[Отрывок]
● ● ● ● ●

После такой баталии она быстро засыпала, а я не мог спать всю ночь и потом неделю, а то и больше, казался себе омерзительным и чувствовал себя как после тяжелой болезни. А она потом при всякой размолвке, явно и сознательно преувеличивая, корила меня, что я ее всю избил, что у нее каждое место от побоев болит. Эти ее необоснованные жалобы, попреки и ее ослиное упрямство породили во мне отчужденность, приведшую потом к разрыву.

Теперь мы волею судеб опять живем вместе, но ее упрямство и способность жалить обидными словами иногда наводит на мысль, что не будь мы дряхлыми стариками, я, пожалуй, опять не вынес бы, ушел бы от нее.

У меня сильная неврастения, и при наших стычках меня трясет, как в лихорадке. Теперь, с 1924 года, я уже рукам воли не даю, а она от этого только смелее ругается. Правда, когда я выйду из себя, то кричу громче ее, но я первым не нападаю.

В дни мира я ей говорю, чтобы она не забывала, что я неврастеник, щадила бы меня, а то, мол, могу окачуриться. Но, увы, просьбы эти остаются гласом вопиющего в пустыне.

Часть 3. Война и плен

Ухожу на войну

В конце декабря я получил извещение о мобилизации. Пришлось работу прекратить и семью отвезти к тестю, больше мне их оставить было негде. Жену я старался успокоить, говоря, что с худой ногой меня на войну не угонят, только, мол, до комиссии, а оттуда опять вернут. Но сам я в это плохо верил, так как знал, что на войну берут всяких, не бракуют, лишь бы мог винтовку таскать.

Отправляли нас, мобилизованных, 5 января 1915 года, как раз на Крещенье — престольный праздник нашего прихода. У всех, кроме нас, было наварено пиво. Мобилизованным хотелось бы провести праздник дома, но война не ждала, ей нужно было пушечное мясо.

Для отправки все собрались в Нюксеницу. Провожавшие и провожаемые ревели, прощались, целовались. Меня из родных провожали только жена да теща. Я им крепко наказал, чтобы они обо мне не ревели, теще, очень слезоточивой, даже шутя пригрозил напинать ее, если она будет причитать и цепляться за меня. Жене стоило больших усилий, чтобы не разрыдаться, я видел в ее глазах безграничную тоску. Мне хотелось сказать ей что-то большое, важное, но слов не находилось и я только повторял одно и то же: «Не горюй, ведь я скоро вернусь, меня не возьмут».

● ● ● ● ●

[Исходный материал]

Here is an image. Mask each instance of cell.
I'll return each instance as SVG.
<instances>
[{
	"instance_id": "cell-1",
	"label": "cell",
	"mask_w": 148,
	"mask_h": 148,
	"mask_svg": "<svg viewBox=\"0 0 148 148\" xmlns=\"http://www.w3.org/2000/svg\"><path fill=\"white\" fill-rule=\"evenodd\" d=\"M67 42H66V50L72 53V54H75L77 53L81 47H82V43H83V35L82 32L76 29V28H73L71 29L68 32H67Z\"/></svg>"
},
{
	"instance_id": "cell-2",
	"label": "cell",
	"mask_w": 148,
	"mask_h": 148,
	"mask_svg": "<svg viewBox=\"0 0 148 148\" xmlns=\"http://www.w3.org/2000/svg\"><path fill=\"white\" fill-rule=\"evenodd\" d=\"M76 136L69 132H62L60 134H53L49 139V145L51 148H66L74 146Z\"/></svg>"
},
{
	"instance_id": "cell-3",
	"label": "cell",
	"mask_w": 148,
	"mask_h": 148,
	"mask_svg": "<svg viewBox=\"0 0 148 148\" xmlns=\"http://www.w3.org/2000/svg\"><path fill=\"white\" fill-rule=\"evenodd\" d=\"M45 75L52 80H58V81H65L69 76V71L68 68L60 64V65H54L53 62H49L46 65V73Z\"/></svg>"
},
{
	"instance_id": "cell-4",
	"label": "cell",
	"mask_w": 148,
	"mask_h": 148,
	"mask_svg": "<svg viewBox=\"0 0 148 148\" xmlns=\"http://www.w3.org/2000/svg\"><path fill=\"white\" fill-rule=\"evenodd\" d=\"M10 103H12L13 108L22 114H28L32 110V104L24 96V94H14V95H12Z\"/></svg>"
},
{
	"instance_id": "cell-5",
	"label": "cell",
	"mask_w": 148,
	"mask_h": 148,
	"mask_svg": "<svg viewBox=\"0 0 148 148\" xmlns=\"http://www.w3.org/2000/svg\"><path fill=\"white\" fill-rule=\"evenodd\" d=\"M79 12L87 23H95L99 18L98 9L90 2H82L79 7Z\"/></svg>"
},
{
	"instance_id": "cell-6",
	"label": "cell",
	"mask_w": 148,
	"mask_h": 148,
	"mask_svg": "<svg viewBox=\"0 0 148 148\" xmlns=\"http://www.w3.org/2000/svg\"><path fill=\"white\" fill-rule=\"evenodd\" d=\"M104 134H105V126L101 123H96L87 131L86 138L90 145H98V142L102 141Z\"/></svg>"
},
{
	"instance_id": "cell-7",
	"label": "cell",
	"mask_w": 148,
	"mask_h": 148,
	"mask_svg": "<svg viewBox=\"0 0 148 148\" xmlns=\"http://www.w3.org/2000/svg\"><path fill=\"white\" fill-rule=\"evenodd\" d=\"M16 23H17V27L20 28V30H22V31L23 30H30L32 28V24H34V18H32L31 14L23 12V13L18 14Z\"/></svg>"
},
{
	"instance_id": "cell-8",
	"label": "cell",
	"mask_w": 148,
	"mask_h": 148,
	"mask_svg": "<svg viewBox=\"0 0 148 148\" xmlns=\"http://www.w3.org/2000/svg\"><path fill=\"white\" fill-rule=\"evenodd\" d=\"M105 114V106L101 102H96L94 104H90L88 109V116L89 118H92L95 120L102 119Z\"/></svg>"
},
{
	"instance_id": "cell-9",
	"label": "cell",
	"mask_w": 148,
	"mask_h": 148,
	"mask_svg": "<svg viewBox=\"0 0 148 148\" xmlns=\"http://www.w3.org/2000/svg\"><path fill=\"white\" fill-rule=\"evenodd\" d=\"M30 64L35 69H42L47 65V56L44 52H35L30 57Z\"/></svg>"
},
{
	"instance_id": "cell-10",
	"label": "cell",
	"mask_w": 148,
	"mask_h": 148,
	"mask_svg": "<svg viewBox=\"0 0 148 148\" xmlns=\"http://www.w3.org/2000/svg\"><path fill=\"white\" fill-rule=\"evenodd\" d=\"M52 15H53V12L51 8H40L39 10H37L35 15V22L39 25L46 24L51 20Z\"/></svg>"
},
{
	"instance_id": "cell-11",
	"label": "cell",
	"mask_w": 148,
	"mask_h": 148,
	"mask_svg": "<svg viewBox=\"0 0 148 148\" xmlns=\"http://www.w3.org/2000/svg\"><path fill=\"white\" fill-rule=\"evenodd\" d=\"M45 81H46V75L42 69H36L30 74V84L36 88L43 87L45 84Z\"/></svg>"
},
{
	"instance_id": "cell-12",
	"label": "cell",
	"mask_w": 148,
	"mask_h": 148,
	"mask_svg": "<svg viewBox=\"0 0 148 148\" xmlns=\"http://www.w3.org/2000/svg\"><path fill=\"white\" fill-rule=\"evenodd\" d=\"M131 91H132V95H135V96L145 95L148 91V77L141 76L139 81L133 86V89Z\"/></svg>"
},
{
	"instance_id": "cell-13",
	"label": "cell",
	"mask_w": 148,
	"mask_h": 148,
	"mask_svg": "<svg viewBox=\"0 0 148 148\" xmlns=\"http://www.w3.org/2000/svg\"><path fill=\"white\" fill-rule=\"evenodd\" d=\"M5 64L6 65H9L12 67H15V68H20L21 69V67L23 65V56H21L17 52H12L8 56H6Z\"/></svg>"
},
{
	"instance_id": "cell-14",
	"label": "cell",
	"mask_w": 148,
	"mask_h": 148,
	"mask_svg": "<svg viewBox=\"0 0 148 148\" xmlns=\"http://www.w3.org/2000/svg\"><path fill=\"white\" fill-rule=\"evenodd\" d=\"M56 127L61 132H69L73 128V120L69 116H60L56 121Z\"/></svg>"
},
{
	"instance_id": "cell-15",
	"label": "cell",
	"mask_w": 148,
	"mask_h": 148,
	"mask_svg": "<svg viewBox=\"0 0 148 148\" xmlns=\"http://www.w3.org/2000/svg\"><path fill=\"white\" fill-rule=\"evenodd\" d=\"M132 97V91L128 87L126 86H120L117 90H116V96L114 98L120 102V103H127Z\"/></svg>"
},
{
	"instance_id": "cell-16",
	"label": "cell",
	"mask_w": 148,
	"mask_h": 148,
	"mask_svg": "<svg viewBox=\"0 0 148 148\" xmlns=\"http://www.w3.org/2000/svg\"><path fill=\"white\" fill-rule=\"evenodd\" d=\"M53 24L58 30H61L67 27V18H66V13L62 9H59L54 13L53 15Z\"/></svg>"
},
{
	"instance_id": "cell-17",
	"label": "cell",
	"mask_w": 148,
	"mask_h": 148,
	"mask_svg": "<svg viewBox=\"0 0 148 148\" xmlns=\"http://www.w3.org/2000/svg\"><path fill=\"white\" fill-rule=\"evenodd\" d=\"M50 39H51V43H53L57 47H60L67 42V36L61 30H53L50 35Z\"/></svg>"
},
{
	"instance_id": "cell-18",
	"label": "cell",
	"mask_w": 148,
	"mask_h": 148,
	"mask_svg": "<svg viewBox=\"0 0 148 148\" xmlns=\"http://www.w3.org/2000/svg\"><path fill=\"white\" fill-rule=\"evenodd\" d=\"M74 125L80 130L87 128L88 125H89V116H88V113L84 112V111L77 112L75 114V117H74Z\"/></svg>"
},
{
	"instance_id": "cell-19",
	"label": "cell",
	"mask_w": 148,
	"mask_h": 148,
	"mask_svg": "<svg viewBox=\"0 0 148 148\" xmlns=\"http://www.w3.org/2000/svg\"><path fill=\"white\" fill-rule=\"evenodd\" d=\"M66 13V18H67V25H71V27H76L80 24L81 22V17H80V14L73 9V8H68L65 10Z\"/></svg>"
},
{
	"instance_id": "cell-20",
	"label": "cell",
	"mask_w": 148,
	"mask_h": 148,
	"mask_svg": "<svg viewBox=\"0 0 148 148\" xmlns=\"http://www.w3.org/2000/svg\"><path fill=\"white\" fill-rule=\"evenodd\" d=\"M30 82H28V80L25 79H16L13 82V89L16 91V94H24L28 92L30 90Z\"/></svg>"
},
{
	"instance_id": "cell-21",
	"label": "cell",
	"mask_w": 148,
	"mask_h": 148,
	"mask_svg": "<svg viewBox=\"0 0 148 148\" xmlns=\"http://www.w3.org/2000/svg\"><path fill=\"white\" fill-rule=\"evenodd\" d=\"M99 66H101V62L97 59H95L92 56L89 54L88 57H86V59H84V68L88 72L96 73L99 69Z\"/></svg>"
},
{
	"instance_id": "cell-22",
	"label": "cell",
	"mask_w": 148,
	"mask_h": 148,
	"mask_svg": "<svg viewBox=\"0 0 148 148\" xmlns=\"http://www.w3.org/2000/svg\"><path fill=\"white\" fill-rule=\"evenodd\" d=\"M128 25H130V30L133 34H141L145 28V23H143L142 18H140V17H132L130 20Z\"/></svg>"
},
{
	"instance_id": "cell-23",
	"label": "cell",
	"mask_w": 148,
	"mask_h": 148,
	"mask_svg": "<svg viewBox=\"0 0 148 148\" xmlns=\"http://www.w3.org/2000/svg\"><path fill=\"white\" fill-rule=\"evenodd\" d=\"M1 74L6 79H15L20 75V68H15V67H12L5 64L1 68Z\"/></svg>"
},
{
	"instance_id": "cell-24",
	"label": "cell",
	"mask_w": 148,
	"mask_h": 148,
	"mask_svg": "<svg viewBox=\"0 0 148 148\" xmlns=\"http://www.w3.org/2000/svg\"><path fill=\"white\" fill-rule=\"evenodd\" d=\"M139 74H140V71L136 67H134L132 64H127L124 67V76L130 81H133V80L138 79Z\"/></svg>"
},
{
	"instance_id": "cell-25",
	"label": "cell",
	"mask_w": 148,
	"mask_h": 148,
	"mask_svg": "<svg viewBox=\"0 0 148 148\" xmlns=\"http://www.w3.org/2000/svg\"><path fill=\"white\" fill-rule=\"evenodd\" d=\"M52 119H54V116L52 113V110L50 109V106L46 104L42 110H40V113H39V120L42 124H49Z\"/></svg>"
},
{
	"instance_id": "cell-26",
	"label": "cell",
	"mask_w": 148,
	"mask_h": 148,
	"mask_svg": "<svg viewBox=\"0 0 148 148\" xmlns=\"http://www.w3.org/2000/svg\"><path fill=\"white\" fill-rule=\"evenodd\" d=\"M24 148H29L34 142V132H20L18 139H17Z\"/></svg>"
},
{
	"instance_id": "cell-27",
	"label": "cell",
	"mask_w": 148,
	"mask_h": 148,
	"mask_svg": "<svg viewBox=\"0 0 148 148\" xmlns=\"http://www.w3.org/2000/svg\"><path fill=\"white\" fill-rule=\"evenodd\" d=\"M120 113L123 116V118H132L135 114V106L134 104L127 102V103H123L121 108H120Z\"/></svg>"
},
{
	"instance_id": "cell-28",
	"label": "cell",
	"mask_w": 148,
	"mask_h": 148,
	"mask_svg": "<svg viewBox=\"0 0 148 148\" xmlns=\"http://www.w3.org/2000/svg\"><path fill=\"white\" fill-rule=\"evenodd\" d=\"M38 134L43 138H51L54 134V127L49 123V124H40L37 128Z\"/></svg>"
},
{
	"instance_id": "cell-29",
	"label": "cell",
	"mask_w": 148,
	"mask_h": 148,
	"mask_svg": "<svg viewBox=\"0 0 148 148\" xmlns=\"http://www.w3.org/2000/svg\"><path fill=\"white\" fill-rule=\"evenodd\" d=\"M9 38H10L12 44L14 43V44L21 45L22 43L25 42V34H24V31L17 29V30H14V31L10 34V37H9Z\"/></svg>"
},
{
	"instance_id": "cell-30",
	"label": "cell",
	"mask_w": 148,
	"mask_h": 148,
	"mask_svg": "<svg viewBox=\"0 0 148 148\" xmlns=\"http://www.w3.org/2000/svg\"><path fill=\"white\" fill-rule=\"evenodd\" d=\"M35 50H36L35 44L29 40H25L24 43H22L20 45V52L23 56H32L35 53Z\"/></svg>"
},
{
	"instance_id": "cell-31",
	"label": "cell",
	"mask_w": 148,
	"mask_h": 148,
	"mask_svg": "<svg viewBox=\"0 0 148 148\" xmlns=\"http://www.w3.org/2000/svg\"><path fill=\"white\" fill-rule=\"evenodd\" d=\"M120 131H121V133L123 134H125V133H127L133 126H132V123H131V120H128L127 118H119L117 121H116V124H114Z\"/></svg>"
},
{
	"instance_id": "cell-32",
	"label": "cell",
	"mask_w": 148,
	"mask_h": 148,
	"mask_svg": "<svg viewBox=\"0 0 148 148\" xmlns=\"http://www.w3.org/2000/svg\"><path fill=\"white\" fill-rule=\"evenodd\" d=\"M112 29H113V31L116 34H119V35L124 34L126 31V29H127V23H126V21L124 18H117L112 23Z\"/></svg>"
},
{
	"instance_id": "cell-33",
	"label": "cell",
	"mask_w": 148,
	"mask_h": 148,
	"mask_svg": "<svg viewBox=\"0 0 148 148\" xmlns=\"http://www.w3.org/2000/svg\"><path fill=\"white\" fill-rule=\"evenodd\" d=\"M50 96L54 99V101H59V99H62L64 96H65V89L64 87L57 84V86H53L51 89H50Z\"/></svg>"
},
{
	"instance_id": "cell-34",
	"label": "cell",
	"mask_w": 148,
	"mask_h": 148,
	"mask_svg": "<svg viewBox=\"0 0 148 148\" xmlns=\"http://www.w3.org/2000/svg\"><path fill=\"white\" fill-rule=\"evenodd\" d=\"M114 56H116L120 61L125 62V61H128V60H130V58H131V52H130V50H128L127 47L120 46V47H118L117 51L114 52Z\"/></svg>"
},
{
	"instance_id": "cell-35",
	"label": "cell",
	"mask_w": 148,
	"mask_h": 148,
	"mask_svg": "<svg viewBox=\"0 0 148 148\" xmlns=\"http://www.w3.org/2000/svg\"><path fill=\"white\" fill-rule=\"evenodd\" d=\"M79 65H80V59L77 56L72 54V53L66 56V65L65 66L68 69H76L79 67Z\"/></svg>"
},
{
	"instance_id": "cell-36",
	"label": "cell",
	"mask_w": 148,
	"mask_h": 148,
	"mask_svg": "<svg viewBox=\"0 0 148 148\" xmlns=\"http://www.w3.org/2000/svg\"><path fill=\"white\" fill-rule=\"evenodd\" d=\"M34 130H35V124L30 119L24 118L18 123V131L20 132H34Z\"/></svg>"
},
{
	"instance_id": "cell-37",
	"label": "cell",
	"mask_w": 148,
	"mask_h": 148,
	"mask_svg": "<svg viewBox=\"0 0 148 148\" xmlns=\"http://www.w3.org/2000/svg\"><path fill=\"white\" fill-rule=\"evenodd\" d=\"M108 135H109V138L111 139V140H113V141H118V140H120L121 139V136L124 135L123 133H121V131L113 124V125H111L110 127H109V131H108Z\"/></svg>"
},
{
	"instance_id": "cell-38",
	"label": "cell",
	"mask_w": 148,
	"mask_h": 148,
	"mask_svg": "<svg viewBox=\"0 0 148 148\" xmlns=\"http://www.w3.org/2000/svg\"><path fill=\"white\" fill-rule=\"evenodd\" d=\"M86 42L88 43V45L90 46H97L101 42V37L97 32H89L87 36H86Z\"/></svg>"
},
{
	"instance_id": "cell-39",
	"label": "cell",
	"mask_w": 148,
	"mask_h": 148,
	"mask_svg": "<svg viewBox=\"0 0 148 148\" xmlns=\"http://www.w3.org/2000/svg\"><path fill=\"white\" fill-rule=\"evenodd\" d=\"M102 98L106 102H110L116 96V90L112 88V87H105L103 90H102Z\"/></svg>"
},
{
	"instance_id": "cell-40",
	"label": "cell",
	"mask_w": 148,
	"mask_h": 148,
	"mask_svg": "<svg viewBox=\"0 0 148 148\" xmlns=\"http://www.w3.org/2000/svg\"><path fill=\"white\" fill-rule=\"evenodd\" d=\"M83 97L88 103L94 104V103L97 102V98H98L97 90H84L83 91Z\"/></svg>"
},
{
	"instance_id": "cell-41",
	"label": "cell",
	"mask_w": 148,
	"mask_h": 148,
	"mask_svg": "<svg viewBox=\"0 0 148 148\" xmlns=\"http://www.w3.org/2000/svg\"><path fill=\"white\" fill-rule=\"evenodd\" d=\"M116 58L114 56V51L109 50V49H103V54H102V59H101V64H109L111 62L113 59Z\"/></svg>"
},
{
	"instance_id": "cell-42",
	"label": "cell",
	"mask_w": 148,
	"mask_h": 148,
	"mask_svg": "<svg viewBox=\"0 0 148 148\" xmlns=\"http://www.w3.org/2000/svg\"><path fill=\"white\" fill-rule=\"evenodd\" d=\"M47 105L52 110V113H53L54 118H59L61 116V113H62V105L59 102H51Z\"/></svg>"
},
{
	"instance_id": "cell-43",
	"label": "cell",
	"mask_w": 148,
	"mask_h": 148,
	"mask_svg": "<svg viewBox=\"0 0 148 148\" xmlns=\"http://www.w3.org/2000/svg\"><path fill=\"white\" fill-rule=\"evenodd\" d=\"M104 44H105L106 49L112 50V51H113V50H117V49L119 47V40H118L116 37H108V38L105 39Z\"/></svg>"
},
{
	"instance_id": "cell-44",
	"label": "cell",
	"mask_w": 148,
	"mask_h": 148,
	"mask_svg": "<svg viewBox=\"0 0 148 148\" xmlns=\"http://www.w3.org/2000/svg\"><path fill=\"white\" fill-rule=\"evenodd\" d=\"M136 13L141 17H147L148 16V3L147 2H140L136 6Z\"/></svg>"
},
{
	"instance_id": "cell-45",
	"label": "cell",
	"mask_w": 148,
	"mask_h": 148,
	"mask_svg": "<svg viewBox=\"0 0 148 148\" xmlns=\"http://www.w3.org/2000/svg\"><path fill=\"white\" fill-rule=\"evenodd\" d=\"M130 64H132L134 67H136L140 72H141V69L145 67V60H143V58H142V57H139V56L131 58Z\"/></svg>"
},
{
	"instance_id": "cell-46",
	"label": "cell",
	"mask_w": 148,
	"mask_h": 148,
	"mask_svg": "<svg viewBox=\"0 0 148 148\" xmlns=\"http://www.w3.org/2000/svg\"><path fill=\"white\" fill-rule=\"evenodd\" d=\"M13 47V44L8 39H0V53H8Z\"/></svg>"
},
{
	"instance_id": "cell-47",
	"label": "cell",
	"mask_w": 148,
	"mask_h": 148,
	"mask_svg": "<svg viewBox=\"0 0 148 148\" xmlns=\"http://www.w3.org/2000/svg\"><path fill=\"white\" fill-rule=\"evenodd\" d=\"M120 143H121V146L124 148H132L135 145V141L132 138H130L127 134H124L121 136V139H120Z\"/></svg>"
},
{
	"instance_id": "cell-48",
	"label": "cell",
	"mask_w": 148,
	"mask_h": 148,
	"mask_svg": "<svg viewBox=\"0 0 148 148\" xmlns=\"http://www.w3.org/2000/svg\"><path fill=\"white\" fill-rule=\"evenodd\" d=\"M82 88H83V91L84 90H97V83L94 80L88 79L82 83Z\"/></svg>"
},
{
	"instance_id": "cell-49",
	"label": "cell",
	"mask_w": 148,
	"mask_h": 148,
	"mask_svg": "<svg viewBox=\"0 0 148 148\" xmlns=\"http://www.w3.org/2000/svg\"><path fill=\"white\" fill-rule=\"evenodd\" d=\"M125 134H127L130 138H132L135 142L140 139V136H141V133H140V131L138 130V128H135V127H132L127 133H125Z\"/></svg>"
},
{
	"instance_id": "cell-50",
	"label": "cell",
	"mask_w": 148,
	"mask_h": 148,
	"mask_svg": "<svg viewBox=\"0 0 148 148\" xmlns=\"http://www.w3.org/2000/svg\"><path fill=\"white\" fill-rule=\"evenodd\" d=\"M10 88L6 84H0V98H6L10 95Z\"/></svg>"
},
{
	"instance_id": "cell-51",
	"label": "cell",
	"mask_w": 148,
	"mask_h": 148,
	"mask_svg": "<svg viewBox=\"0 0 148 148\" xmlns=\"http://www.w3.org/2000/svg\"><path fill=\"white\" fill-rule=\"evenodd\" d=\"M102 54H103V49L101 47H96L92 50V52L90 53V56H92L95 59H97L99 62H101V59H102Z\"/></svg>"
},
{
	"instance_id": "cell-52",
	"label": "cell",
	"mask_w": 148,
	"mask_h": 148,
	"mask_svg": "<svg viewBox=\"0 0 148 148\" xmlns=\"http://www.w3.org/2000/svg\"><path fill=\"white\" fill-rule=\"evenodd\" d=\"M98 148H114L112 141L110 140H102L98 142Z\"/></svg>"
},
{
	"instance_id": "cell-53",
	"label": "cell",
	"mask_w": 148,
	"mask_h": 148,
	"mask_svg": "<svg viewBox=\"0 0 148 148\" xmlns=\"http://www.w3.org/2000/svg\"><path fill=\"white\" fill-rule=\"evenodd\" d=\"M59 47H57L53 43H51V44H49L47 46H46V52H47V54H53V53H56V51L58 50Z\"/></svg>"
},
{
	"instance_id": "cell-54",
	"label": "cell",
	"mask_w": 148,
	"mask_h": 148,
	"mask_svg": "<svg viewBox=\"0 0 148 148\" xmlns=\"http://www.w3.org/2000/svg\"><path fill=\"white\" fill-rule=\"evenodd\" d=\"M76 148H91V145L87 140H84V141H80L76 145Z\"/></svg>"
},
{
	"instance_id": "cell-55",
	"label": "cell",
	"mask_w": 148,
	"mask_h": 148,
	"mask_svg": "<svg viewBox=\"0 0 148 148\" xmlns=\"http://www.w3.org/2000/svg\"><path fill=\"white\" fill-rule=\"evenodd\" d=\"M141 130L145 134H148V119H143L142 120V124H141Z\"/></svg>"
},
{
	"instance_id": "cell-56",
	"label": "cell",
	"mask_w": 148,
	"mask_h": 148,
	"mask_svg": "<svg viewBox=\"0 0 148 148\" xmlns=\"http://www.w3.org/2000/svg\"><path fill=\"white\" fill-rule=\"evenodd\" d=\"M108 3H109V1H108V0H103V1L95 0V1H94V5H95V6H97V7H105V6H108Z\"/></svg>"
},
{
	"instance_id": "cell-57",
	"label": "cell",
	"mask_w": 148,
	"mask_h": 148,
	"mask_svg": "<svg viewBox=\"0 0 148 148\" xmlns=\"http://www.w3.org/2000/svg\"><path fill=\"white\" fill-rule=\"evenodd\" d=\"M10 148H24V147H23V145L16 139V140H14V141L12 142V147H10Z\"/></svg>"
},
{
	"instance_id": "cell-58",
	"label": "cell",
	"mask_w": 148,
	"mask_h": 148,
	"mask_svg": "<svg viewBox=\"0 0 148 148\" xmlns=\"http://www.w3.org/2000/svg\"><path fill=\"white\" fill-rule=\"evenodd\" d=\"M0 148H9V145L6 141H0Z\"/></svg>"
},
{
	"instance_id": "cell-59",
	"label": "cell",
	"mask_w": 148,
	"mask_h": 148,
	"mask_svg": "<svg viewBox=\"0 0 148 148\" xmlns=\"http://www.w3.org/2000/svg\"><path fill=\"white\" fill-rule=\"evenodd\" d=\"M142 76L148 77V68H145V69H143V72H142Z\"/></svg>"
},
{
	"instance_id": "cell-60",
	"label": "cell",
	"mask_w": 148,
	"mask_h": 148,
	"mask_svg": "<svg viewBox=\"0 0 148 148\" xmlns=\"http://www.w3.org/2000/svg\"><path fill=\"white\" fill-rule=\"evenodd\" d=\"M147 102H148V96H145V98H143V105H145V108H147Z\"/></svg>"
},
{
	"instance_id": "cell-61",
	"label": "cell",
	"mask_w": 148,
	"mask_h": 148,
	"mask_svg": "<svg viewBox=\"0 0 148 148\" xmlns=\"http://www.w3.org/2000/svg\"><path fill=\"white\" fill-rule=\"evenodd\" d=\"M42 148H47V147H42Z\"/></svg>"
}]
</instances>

● ● ● ● ●

[Задания]
1. Согласно отрывку, на какой день пришлась отправка мобилизованных?
2. Продолжите отрывок о проводах на войну, начав сразу после его последней фразы.

[Ответы]
1. На 5 января 1915 года, Крещенье, престольный праздник прихода.

2.
До Устюга нас везли на переменных, от станции до станции. На каждой станции нас ожидали готовые подводы, лошадь на двоих. В пути, чтобы заглушить тоску, мы, хотя были все трезвы (продажа вина была закрыта в начале войны), горланили песни, неуклюже шутили, беспричинно хохотали, словом, вели себя как ненормальные.

Пел до хрипоты и я, острил, притом довольно удачно, успешно смешил своих спутников. Этим отличался я и позже, когда ехали от Котласа до Ярославля и от Ярославля до Варшавы в теплушках. Смеяться мне, конечно, не очень хотелось, внутри точила, не давала покоя грусть, мысленно я был со своей любимой семьей, оставленной без всего и на подворье. Но как только я начинал что-нибудь рассказывать, мои спутники, не дожидаясь самой соли шутки или анекдота, разражались хохотом. Это меня подзуживало еще больше, и я становился неиссякаемым. Так мы всю дорогу заглушали в себе то, о чем было тяжело говорить. Но про себя каждый думал тяжелую думу: придется ли вернуться домой и увидеть своих родных?

В Устюге была нам, конечно, врачебная комиссия, но она была только для формы: не браковали, если пришел без костылей. Видя это, я не стал и заявлять о своей ноге.

На дворе воинского присутствия воинский начальник сказал нам напутственную речь. Наверное, чтобы подбодрить и успокоить нас, он сказал, что вряд ли нам придется доехать до фронта: есть надежда, что скоро будет заключен мир. Нам, конечно, хотелось этому верить.

Выбрав свободное время, я пошел на квартиру к Шушкову. Он жил в Устюге после отбытия срока в тюрьме, занимался тем, что давал уроки на дому детям устюгских бар, а жена его учительствовала. Она была сестрой тогдашнего нашего нюксенского учителя Звозскова.

На мой мужицкий взгляд они жили неплохо: квартира была приличная, хорошо обставленная — словом, такая, в которой я не мог чувствовать себя свободно.

Шушков, узнав, что я еду на войну, стал говорить, что эта война для нас, русских, является освободительной от немецкого засилья.